JDK-8346175 : [21u] juc cannot be woken up when using virtual thread
  • Type: Bug
  • Component: core-libs
  • Sub-Component: java.util.concurrent
  • Affected Version: 21
  • Priority: P3
  • Status: Open
  • Resolution: Unresolved
  • OS: linux
  • CPU: x86
  • Submitted: 2024-12-13
  • Updated: 2025-03-27
Related Reports
Relates :  
Relates :  
Relates :  
Description
When using virtual thread, the juc unpark event may not be executed and the whole application will wait forever.

I have constructed a simple testcase to emulate the situation.
I put the two files in the test/jdk/java/lang/Thread/virtual/ and run jtreg test it.

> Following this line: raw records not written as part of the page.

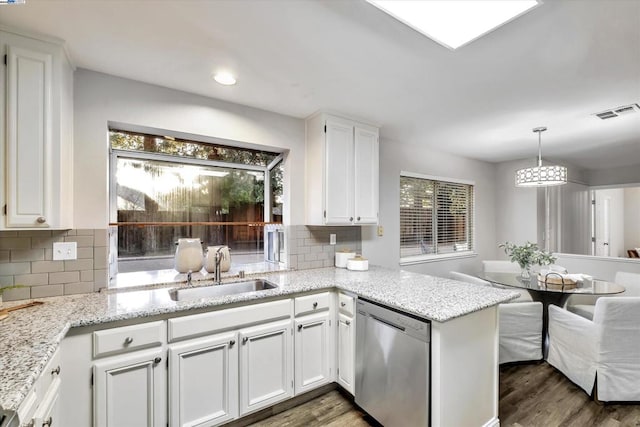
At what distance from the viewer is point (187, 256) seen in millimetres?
2434

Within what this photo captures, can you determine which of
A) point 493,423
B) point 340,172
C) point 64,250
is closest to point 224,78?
point 340,172

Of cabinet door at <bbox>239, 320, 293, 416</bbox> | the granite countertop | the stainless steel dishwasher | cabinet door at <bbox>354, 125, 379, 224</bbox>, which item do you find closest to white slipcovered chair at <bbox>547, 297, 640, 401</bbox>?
the granite countertop

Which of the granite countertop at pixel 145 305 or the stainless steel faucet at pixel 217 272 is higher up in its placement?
the stainless steel faucet at pixel 217 272

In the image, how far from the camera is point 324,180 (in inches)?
106

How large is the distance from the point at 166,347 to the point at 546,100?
3380mm

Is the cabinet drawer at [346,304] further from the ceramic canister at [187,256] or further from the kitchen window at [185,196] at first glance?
the ceramic canister at [187,256]

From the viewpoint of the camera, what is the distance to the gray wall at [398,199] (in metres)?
3.53

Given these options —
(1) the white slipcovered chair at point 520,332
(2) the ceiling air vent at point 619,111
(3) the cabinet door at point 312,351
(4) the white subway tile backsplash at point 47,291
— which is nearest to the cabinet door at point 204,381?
(3) the cabinet door at point 312,351

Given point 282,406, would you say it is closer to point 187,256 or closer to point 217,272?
point 217,272

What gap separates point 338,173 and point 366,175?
349mm

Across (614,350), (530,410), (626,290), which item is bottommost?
(530,410)

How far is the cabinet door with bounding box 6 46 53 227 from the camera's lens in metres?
1.53

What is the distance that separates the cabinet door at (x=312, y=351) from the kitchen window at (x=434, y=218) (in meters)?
1.83

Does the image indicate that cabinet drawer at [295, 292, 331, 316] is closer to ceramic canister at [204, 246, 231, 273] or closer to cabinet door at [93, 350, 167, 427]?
ceramic canister at [204, 246, 231, 273]
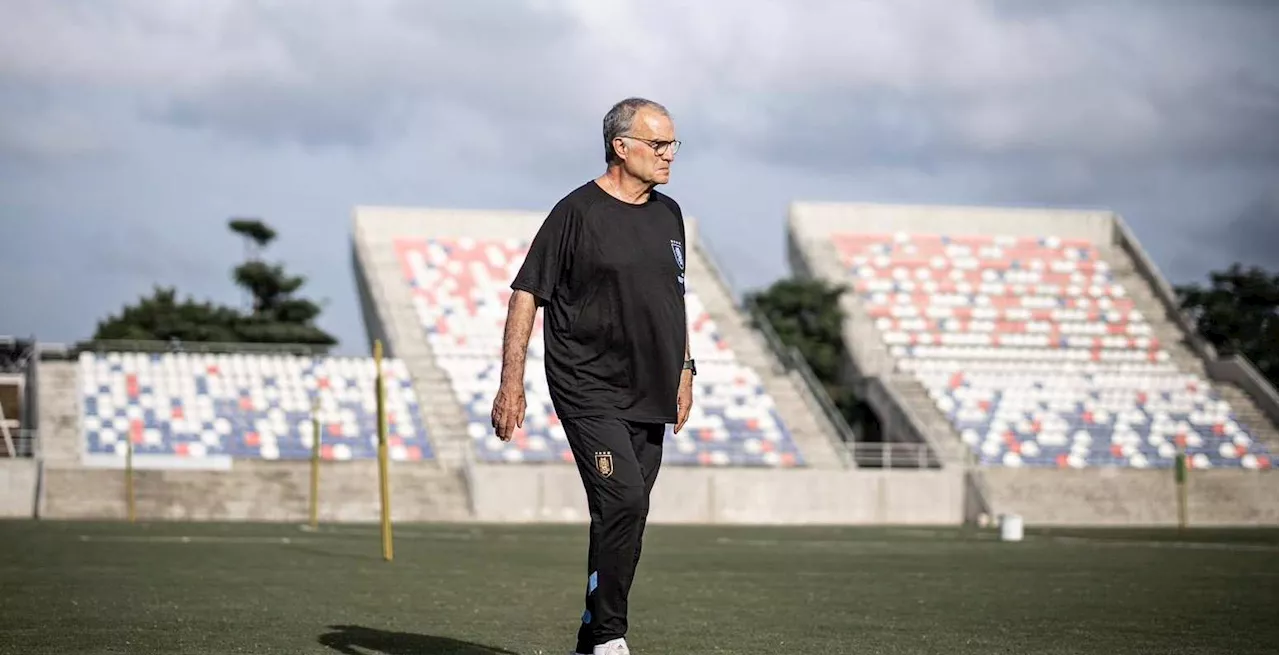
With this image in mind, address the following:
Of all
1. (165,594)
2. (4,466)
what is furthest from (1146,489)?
(165,594)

The fail rate is 13/30.

I find that there may be a problem in ForkJoinPool.java. 
The `signalWork` may choose do nothing when (c >>> RC_SHIFT) >= pc. (In the testcase, 29 threads are pinned and one is free for doing some work.)
And the one active thread which is in the first lines of the function `awaitWork` (before change the ctl) will not be signaled and choose to park.
Comments
This problem was fix by JDK-8288899 in mainline. It's a big change including API changes so I was suggested to just extract the core changes to fix this problem.
21-03-2025

[~jwtang] Does this problem exist in mainline? If so it should be fixed there first and then backported as needed. If it does not exist in mainline then what changes addressed it? Those should be backported if practical. Even if a specific fix is needed for 21u you need to follow the approval process: https://wiki.openjdk.org/display/JDKUpdates/JDK+21u
18-03-2025

Could anyone approve this issue? I have committed a fix to the jdk21-dev.
18-03-2025

A pull request was submitted for review. Branch: master URL: https://git.openjdk.org/jdk21u-dev/pull/1455 Date: 2025-03-06 10:34:06 +0000
06-03-2025

There have been a couple of issues with missing signal which resulting in FJP underutilization and/or the deadlocks like we see in this report where all but one worker is pinned by a native frame. There have been several significant updates since JDK 21 and the tests in main line to catch this issue when doing FJP updates are: test/jdk/java/util/concurrent/forkjoin/Starvation.java test/jdk/java/lang/Thread/virtual/Starvation.java
17-12-2024

Apologies I misread the test code.
17-12-2024

Hi, but I think it's not same as the problem related to om. This case doesn't use any `synchronized`. I think the problem is in the `signalWork` logic in FJP. I find the problem in our real application and extract it into this testcase. You can see that "ForkJoinPool-1-worker-30" is parking but the "main" vthread is not scheduled on it.
17-12-2024

I have write a new jcmd tool and print more details about the thread. I put the result in the jcmd.log file. It provides more details about the state of all the vthreads.
17-12-2024

This appears to be the well known limitation of pinning for object monitors leading to deadlock. As of JDK 24 use of object monitors no longer pins and so the problem is avoided.
17-12-2024

Hi, java version is 21.0.7-internal. The commit is at 990859cc32776e2d794de539190c9ccced1dfcd9. And I provided a jtreg output .jtr file , it contains the state of all the threads.
17-12-2024

Hello [~jwtang], > In the testcase, 29 threads are pinned and one is free for doing some work. If you can reproduce this, can you generate 2-3 thread dumps of when this "hang" happens? Please use "jcmd <pid> Thread.dump_to_file -format=json <somefile.json>" as the command to generate those thread dumps (the output of that command will tell you where the generated file is located). Please attach those files to this issue. Perhaps that will have some hints? Also, what's the output from "java -version" against the JDK which you use for testing this?
16-12-2024

Seconding [~alanb], neither I am able to reproduce the issue with JDK 24/25 builds (using x86 linux).
16-12-2024

I'm unable to duplicate this with JDK 24/25 builds. The most recent issue with missed signals was JDK-8345294.
16-12-2024